I am running windows 7 professional. My computer has two hard drives in it, but the media drive (no programs/etc) is louder than the entire computer. Is there a program I can install to provide a one-click mount/dismount and spin down behavior?I tried setting the power options to turn off the hard disks, but it invariably spins right back up immediately after spinning down. No idea why.
3/23/2011 11:54:10 AM
Ok, crap. I found this program which seems to do exactly what I want. It dismounts and spins down the drive as desired. The drive can be recovered through the same program by clicking "Scan for hardware changes", which spins up and mounts the drive...but then it spins back down within seconds of any activity, as if the power options were set to turn off hard disk after two seconds, so doing anything on the drive has it constantly spinning down and up again. http://mt-naka.com/hotswap/index_enu.htm
3/23/2011 12:32:51 PM
if the drive is that loud it's probably about to fail.Or it's an old western digital
3/23/2011 12:38:50 PM
I don't think so. But, if you are right, then shutting it down for more of the day should extend its life.
3/23/2011 2:40:14 PM
not really... everything I've seen on it says that power cycles are the killers, not use.

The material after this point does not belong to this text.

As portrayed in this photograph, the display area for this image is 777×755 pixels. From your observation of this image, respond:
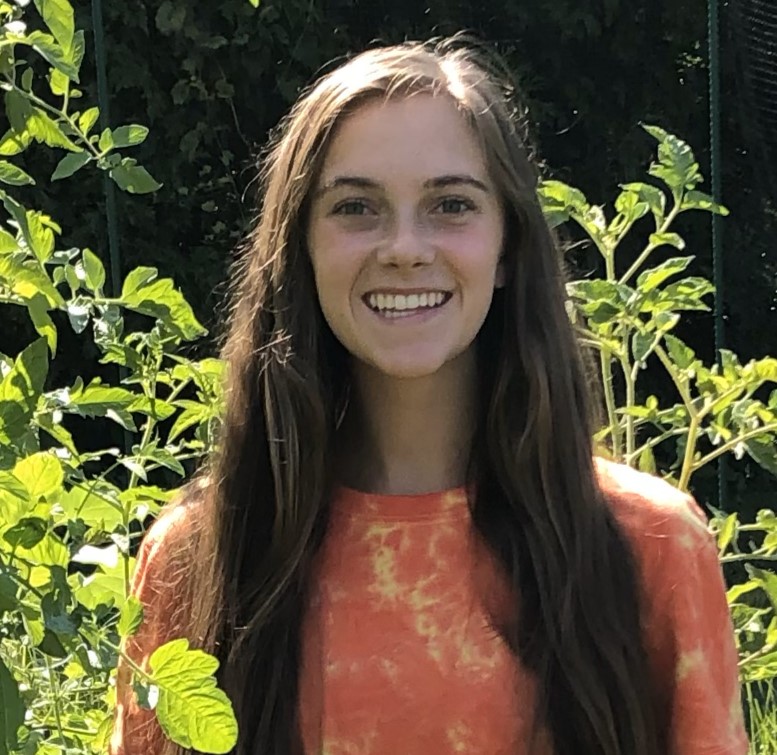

Drives get closer to their MTBF by being constantly operating with good power supplies. But whatever I read was probably 3-5 years ago - that could have changed.
3/23/2011 2:43:23 PM
I never had a problem with a hard drive until I enabled the power settings that had my drive spin up and down. Obviously, your mileage my vary.Also, did you just recently install Windows 7?
3/23/2011 4:39:20 PM
Nope. Installed Win7 when it came out.
3/23/2011 4:42:33 PM
if the drive is being spun back up either A) something is accessing it or B) theres something fubared with the drive's firmware.grab process monitor: http://technet.microsoft.com/en-us/sysinternals/bb896645fire it up and wait for your drive to spin down. Note the time (or maybe clear process monitor)Then wait for the disk to spin back up and search through process monitor to figure out what was using the disk. You should be able to create a file filter (Path contains X:\ or w/e drive letter) which should show you waht procs are accessing the drive.